Herzog posed for photos with the trophy and the Beitar players, who were joined by the team’s owner Barak Abramov, Jerusalem Mayor Moshe Lion, ministers of the ruling Likud party — which has a long history of links to the club — and others.
According to police, 18 people were arrested on various charges related to entering the field.
In the immediate aftermath of the spree, the Israel Football Association hinted that Beitar could be stripped of the title as a disciplinary measure. Herzog’s office said players would be given the trophy at a ceremony at the president’s official residence following a request from the association.
It remained to be seen whether any disciplinary action will be taken against Beitar Jerusalem.
While fans storming a field or court is a common occurrence in the US and some other places, soccer officials in Israel and Europe have shown little tolerance for such celebrations, which are liable to devolve into riots.
Abramov had threatened to sue the IFA if it went through with its threat to not award his club the title.
“The one who put on this event is the Israel Football Association, and it is responsible.
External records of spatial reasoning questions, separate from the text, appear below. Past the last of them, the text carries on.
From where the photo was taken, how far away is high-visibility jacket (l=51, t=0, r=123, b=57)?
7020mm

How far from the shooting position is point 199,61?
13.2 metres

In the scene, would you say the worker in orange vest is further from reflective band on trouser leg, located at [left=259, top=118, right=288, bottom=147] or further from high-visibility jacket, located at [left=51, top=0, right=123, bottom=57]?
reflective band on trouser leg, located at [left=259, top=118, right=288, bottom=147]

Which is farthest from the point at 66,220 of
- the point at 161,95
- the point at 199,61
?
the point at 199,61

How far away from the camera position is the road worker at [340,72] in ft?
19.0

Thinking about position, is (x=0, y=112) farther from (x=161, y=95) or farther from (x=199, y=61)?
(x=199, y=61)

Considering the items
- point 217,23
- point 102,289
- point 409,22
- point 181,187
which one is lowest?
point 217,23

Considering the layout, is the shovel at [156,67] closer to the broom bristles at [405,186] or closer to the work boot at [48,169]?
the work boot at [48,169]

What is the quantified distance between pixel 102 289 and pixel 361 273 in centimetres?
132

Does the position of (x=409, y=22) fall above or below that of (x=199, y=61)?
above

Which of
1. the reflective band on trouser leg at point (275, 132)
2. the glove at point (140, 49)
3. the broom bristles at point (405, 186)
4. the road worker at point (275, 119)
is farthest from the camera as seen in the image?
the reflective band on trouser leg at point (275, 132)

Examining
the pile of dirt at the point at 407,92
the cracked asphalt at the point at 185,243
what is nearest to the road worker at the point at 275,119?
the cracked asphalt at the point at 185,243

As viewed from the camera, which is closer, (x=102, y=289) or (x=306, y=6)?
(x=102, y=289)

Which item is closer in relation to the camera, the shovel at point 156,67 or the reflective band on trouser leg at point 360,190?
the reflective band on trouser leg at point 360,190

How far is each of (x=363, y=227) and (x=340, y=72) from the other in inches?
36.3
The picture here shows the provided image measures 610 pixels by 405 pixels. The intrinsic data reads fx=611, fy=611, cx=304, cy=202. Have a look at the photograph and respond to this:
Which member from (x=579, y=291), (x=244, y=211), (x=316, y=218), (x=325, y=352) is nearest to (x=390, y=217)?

This travesty belongs to it and it alone,” he said. “Beitar Jerusalem is not responsible for this … What should Beitar be punished for? Because the organizer doesn’t know how to put on a match?”
Beitar, founded in 1936, is arguably the most popular soccer club in Israel and undoubtedly its most controversial, thanks to the racism and violence of portions of its fan base.
Beitar Jerusalem is the only club in Israel’s Premier League to have never signed an Arab player, and its most vocal and extremist fan club — known as La Familia — can often be heard chanting “Death to Arabs” from the eastern stand of Teddy Stadium in Jerusalem. Last year, then-defense minister Benny Gantz suggested La Familia be labeled a terrorist group after it was involved in violence during the Jerusalem Day flag march.
The State Cup is a knockout tournament played separately from Israel’s tiered leagues and includes teams from across the spectrum of Israeli soccer.